Aides to Sarkozy, Merkel and Zapatero all denied the report that French president had threatened to pull out of the euro.
Europe’s currency has fallen 2.3 percent this week versus the dollar and decreased 1.5 percent against the yen after the region’s policy makers crafted an unprecedented loan package of almost $1 trillion to combat the sovereign-debt crisis.
Moody’s Investors Service said there is a “greater than” 80 percent chance it will cut its rating on Greece’s debt again as the government struggles to push through measures to reduce its budget deficit.
Deutsche Bank AG Chief Executive Officer Josef Ackermann said Greece will require “incredible efforts” to repay its debts.
‘A Form of Meltdown’
Greece needs to be stabilized to avoid “a form of meltdown,” Deutsche Bank’s Ackermann said in the interview aired yesterday on ZDF television and posted on the German broadcaster’s website.

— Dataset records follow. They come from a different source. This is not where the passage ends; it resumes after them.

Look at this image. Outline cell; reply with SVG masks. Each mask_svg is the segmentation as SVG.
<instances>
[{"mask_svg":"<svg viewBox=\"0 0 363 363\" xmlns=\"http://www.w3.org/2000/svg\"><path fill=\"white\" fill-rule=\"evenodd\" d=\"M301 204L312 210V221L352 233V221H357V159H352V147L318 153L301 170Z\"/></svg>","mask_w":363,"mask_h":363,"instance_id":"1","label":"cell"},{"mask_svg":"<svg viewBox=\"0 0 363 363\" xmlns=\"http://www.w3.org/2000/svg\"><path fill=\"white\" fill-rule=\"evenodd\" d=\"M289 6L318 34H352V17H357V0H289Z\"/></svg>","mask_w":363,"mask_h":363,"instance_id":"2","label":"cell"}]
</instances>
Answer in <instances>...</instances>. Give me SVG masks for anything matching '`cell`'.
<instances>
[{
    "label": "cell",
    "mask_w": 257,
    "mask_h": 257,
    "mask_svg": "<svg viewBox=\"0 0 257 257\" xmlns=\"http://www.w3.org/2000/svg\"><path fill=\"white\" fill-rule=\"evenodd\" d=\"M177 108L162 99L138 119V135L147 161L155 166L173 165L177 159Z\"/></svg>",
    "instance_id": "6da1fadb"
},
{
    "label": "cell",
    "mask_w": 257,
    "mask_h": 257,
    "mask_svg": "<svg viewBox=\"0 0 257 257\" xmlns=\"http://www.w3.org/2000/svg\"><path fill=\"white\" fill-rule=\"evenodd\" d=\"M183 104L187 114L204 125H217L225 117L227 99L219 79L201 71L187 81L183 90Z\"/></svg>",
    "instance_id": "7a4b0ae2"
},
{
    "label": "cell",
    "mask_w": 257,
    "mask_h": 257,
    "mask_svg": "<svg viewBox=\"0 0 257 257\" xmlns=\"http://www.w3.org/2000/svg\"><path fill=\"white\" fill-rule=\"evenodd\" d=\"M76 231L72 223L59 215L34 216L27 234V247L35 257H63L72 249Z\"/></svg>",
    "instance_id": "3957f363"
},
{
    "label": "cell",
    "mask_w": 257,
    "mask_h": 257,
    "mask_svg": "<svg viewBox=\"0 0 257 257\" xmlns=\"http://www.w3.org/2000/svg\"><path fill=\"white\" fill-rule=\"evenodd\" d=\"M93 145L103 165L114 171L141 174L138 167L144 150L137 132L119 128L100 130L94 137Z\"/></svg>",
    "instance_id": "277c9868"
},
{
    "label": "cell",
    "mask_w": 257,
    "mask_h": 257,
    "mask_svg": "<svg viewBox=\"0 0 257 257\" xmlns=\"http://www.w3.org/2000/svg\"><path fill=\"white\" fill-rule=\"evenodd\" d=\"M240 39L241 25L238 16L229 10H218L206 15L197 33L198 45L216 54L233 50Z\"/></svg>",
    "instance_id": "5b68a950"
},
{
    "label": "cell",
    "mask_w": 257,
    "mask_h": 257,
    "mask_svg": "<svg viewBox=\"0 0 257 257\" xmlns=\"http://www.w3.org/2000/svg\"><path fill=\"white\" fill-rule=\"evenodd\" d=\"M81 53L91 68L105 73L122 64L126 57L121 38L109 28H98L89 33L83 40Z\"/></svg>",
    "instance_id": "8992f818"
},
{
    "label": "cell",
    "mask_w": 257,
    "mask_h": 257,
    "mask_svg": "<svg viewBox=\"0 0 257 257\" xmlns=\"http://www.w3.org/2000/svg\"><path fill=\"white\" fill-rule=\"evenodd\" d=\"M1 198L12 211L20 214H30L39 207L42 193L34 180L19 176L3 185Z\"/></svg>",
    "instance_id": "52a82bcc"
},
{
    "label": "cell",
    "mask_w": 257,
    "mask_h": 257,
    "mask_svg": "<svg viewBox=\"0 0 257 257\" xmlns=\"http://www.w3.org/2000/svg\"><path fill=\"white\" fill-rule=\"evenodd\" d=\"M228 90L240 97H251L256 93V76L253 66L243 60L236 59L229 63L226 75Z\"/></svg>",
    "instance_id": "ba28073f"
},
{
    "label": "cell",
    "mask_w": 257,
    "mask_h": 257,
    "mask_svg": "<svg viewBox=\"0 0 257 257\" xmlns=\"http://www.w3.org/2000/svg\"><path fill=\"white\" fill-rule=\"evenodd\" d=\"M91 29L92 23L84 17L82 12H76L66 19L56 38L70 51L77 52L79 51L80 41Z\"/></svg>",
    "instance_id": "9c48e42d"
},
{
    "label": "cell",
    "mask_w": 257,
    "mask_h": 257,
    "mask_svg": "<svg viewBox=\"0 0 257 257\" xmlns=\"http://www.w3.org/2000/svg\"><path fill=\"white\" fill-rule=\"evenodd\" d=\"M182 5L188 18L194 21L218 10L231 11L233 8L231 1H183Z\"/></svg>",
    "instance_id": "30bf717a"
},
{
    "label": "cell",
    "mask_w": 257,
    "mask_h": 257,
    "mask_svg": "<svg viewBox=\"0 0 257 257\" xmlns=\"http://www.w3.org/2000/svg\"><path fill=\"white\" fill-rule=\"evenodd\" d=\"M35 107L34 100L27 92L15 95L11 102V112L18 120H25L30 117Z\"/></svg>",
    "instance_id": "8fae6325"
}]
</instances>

“I would doubt that Greece over time will be in a position to come up with the economic potential” to pay back what it owes, Ackermann said.
The euro has lost 8.6 percent this year, according to Bloomberg Correlation-Weighted Indices. The dollar has gained 6.7 percent and the yen has advanced 7.7 percent.
UBS AG, ranked by Euromoney Instituional Investor PL as the world’s second largest foreign-exchange trader, said the euro will reach $1.15 by December and $1.10 by the end of 2011, in a report dated yesterday, trimming its previous forecasts for the currency to trade at $1.30 and $1.25, respectively. ING Groep NV lowered its year-end prediction to $1.15 from $1.25, Chris Turner, head of foreign-exchange research in London, wrote in a research note today.
“You have to keep an open mind about how far the euro can fall,” Neil Mellor, a currency strategist at Bank of New York Mellon Corp. in London, said in a Bloomberg Radio interview today. Forecasts of a decline to parity against the dollar by year-end are “realistic,” Mellor said.
Sterling fell as much as 0.8 percent to $1.4497 before trading at $1.4565 as former Bank of England policy maker David Blanchflower predicted the U.K.’s governing coalition will collapse by year-end.
The U.K.’s Prime Minister David Cameron and his coalition partner, Nick Clegg, will “have a major problem keeping the left wing of the Liberal Democrats and the right wing” of the Conservatives in line, and a new election may be called before year-end, Blanchflower wrote in a Bloomberg News column today.
The pound has dropped 2.6 percent against the dollar since May 11, when the Conservatives and Liberal Democrats formed a coalition government five days after elections failed to provide a clear winner.